Chegamos a este estágio na civilização humana e as consequências são bastante desagradáveis porque muitos princípios precisam ser negados para que cheguemos a viver tal prática.

Quando nos espantamos com as estatísticas sobre o suicídio de crianças e ficamos atônitos com a notícia de que um professor foi assassinado porque atribuiu uma nota baixa a um aluno, cuja prova foi desastrosa, pensamos no final dos tempos. Mas, há muita coisa escondida que aparece pouco na mídia, como os registros de violência contra crianças no Brasil, estimados em 500.000 por ano. Estas são as registradas.
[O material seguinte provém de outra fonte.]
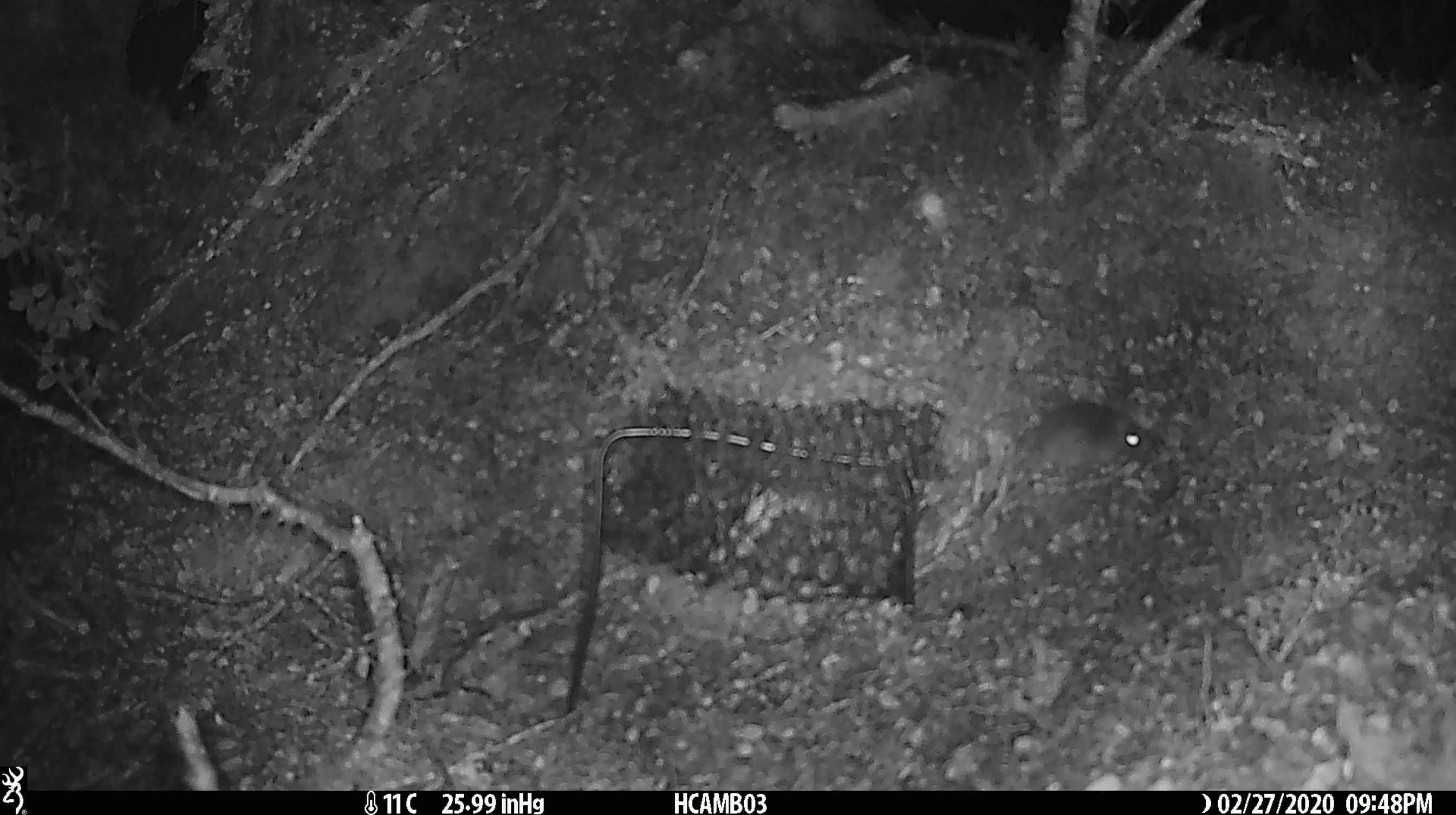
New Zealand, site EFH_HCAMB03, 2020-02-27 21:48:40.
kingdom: Animalia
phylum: Chordata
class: Mammalia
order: Rodentia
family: Muridae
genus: Mus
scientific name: Mus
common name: mouse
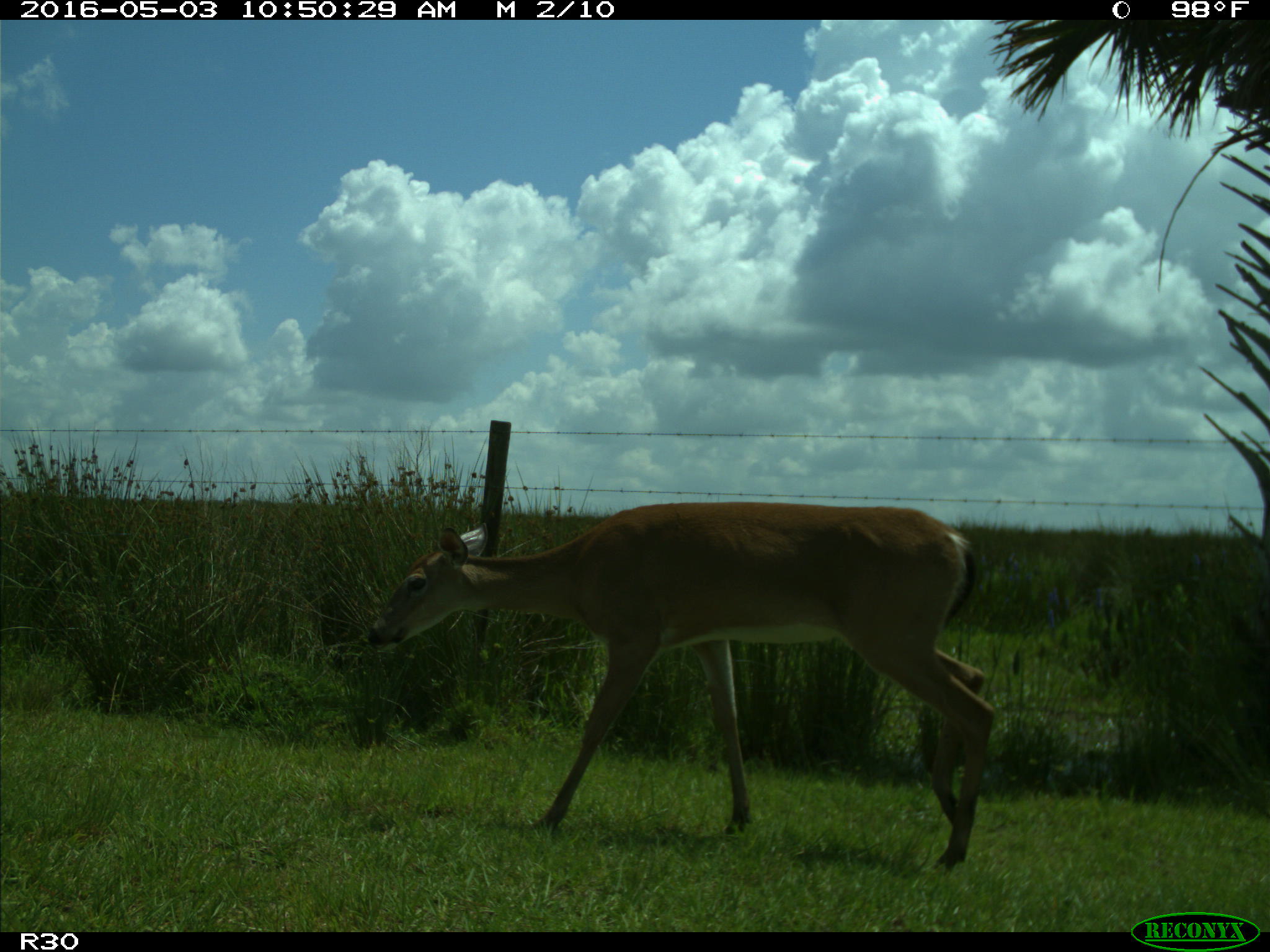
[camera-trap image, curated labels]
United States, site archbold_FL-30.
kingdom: Animalia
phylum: Chordata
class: Mammalia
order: Artiodactyla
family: Cervidae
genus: Odocoileus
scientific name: Odocoileus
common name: deer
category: unidentified deer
Unidentified deer (deer) (Odocoileus).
As desconhecidas não habitam os compêndios que ocupam os espaços das estantes de arquivos oficiais. Pais matam filhos, haja vista o caso do menino Bernardo e da mãe inglesa que matou um filho recém-nascido e, em seguida, em casa, o outro mais velho, por causa de uma depressão. 
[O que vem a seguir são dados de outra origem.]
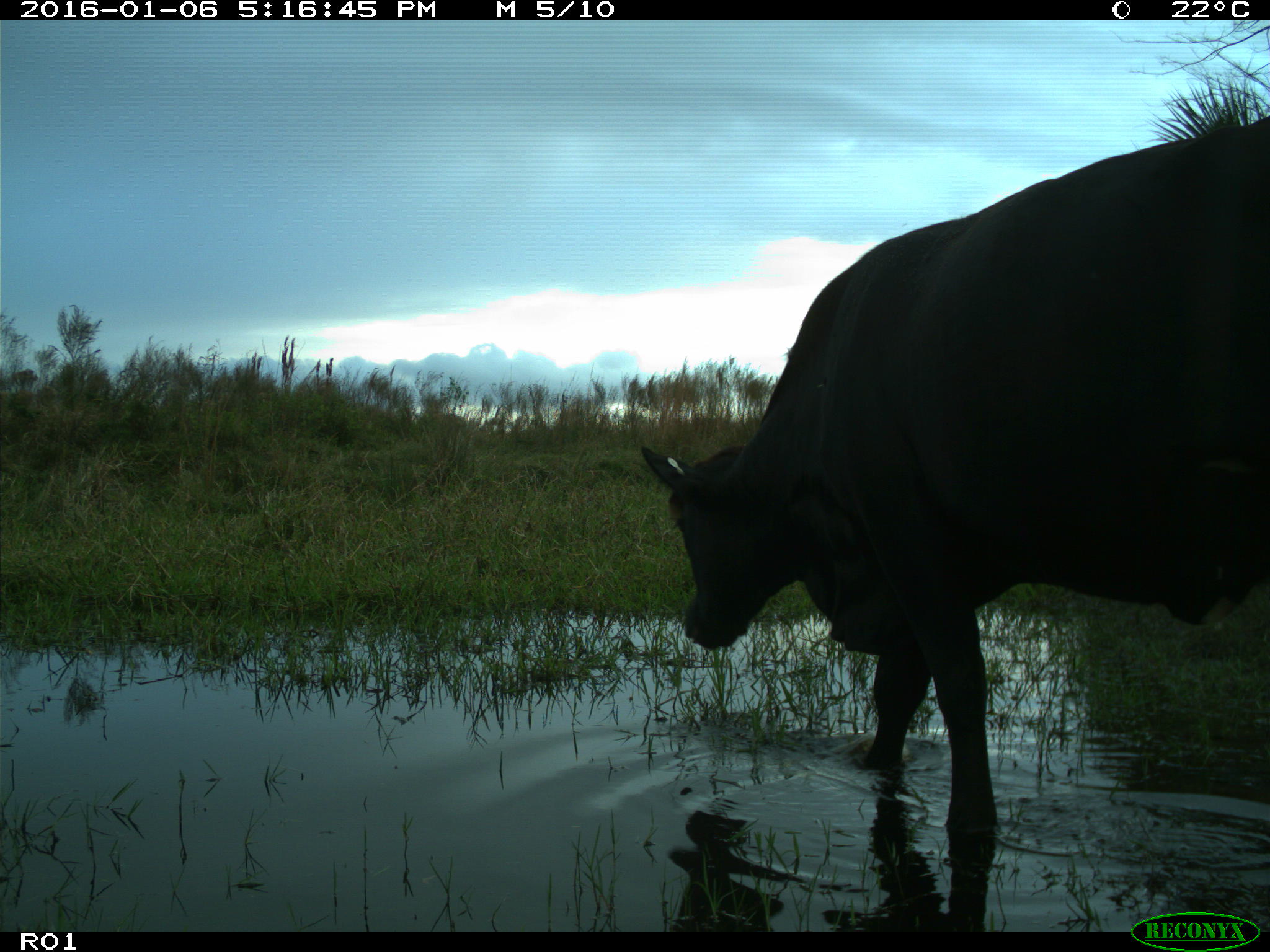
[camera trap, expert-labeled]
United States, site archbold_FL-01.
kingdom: Animalia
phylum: Chordata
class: Mammalia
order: Artiodactyla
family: Bovidae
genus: Bos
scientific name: Bos taurus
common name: domestic cow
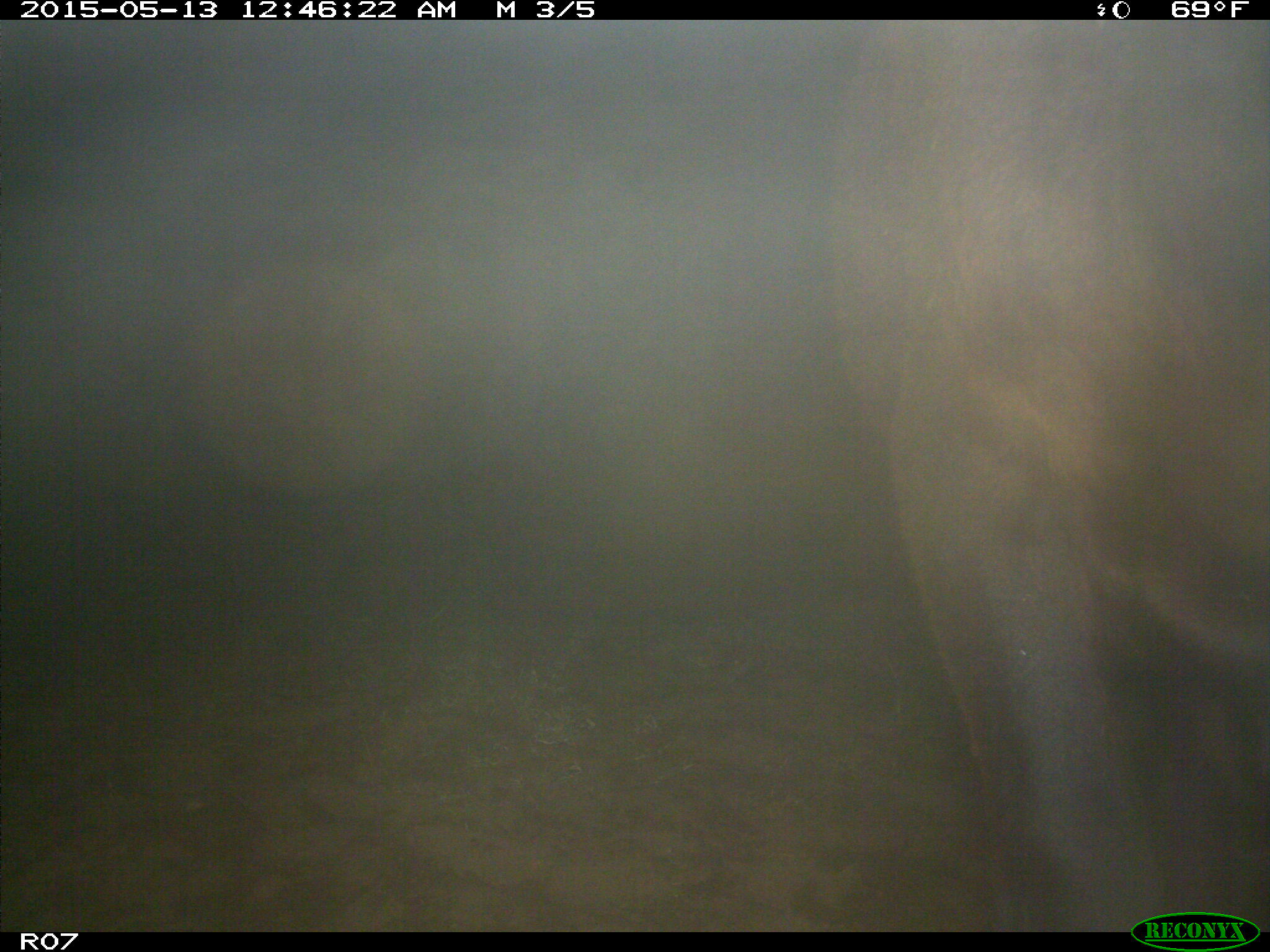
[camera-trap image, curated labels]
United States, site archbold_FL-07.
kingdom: Animalia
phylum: Chordata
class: Mammalia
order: Artiodactyla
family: Bovidae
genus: Bos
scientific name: Bos taurus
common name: domestic cow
Fiquei surpreso com uma expressão que encontrei, acerca das crianças no século 19, ao fazer uma pesquisa sobre educação infantil. Afirmava o autor que "as crianças eram tidas como agradáveis animais de companhia”. De fato, se analisarmos pinturas da época, as famílias eram retratadas com todos juntos, além dos animais, das crianças e das peças da casa. Hoje, certamente, os desenhos e pinturas seriam diferentes. Mas, àquela época, havia  convívio. Um amigo chamou minha atenção certa vez para o fato de que a Revolução Industrial aniquilou a família que, como núcleo de educação e até de primeiras letras, deixou de existir. As crianças foram bem cedo para a creche, hoje creche-berçário, os pais estão fora, trabalhando, e os idosos foram levados para os asilos. O núcleo familiar está vazio. Com a educação em tempo integral, sobretudo na área pública e com as inúmeras atividades que a classe média oferece aos seus filhos, as escolas passaram a arcar com uma série de responsabilidades que, antes, eram divididas com as famílias.
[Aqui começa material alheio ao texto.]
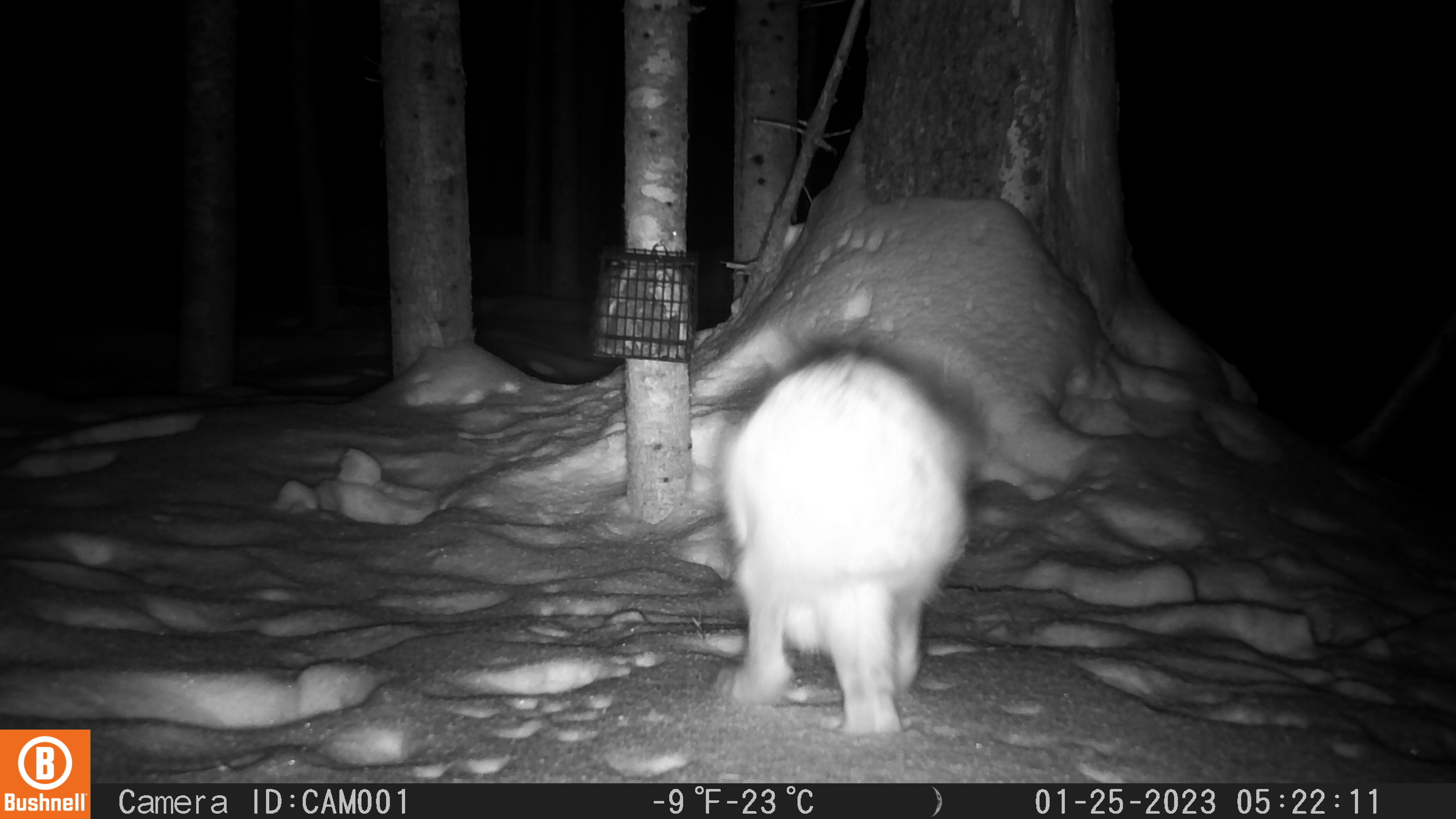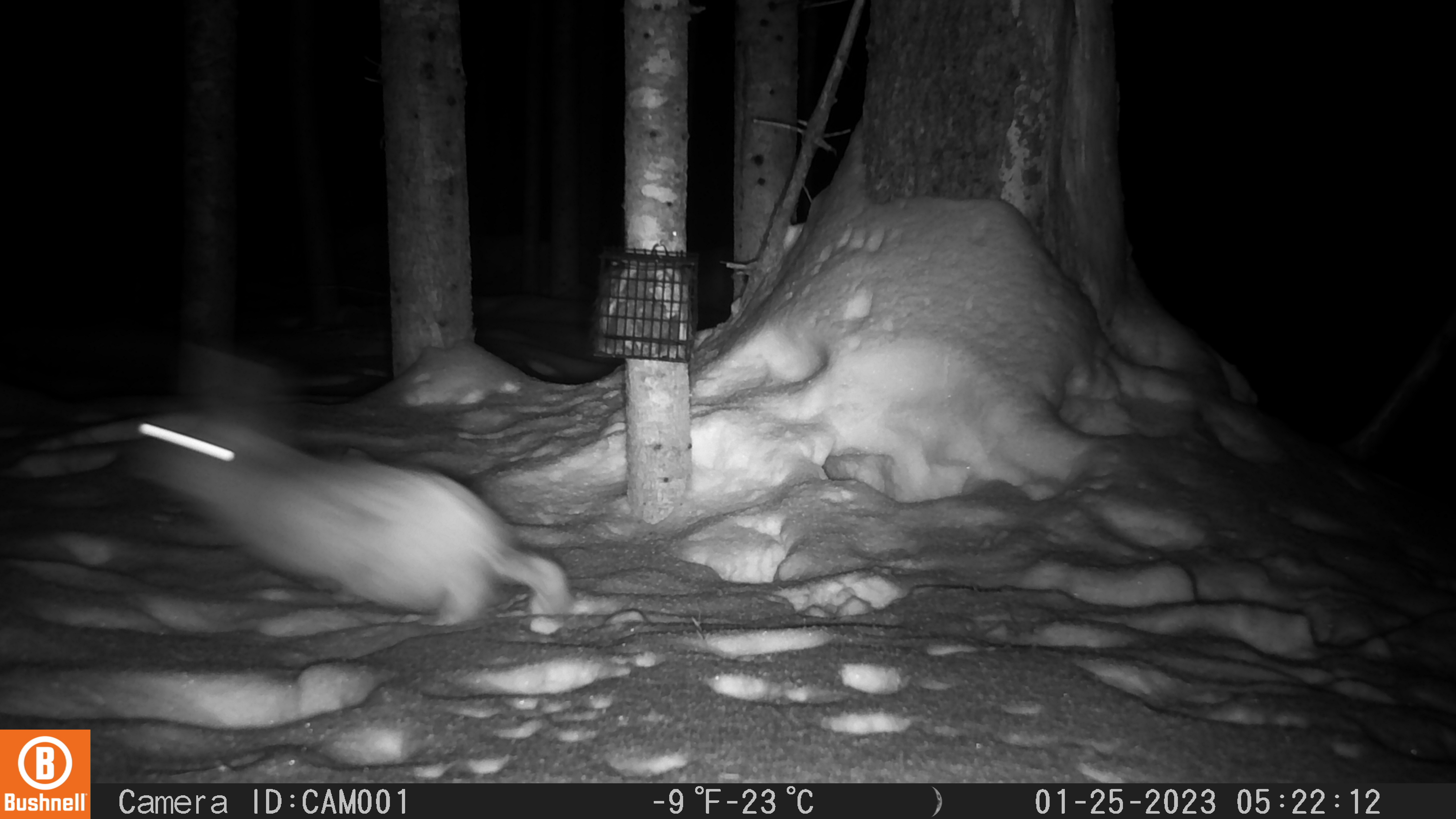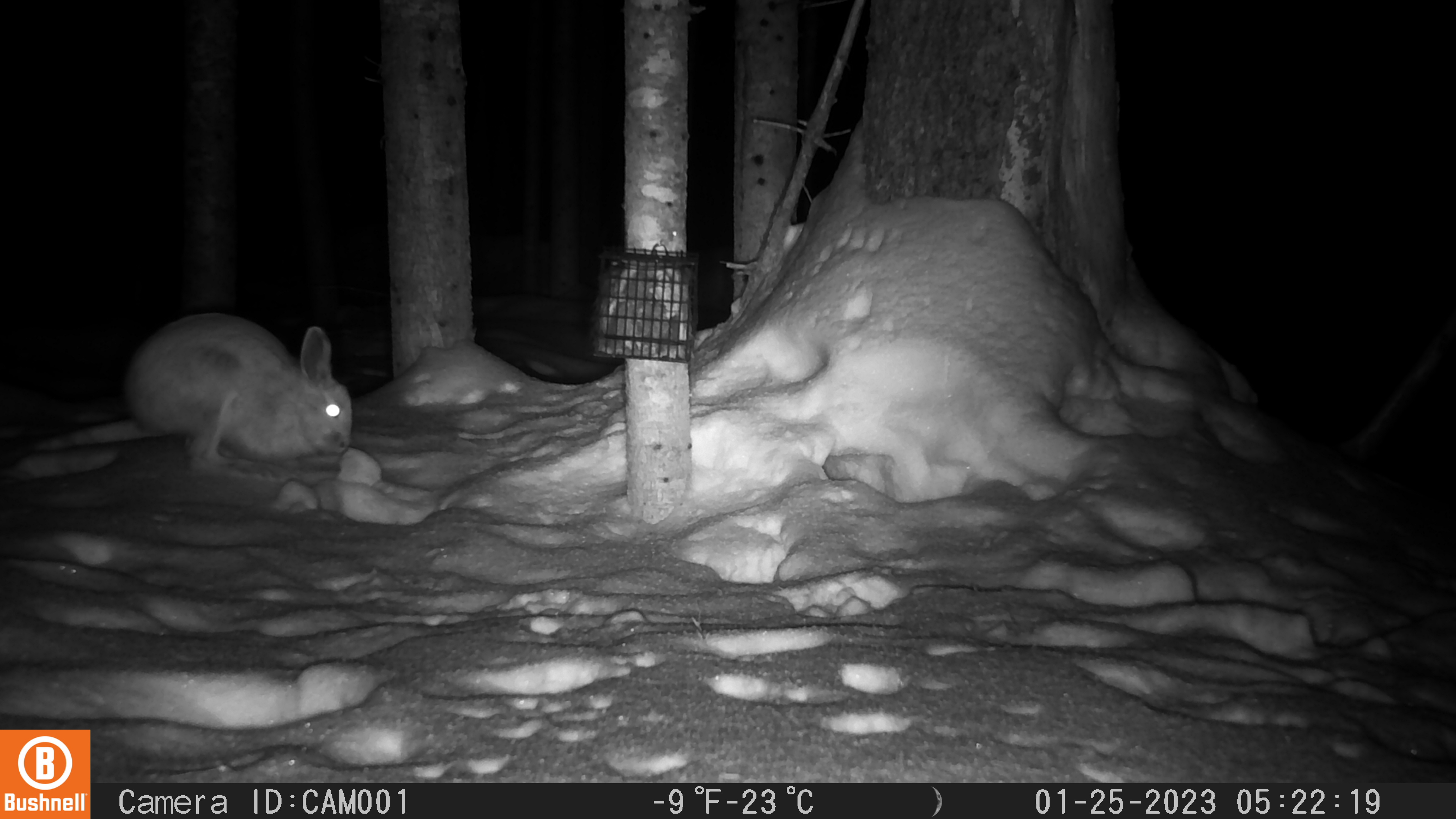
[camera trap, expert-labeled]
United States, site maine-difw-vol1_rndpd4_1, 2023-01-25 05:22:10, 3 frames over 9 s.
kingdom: Animalia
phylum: Chordata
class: Mammalia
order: Lagomorpha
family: Leporidae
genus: Lepus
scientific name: Lepus americanus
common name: snowshoe hare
Snowshoe hare (Lepus americanus).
Um cronista do Rio de Janeiro, na década de oitenta do século passado, concluía seu texto sobre a teoria neomalthusiana, descrevendo um diálogo entre os pais que, em linhas gerais, poderia ser assim reportado: "neste ano trocaremos o carro com o dinheiro que não será gasto com o nascimento do filho e, no próximo ano, iremos à Europa com a verba destinada ao pré-natal da filha que não nascerá”. São os valores de quem ama coisas. Já na época desta crônica ministrei aulas em que alertava os alunos para o surgimento, nos Estados Unidos, dos "dinks”. Em inglês, "duble income, no kids”. Na verdade, a decisão por um casamento poderia ser simplificada pela expressão: "dobraremos o salário e não teremos crianças”.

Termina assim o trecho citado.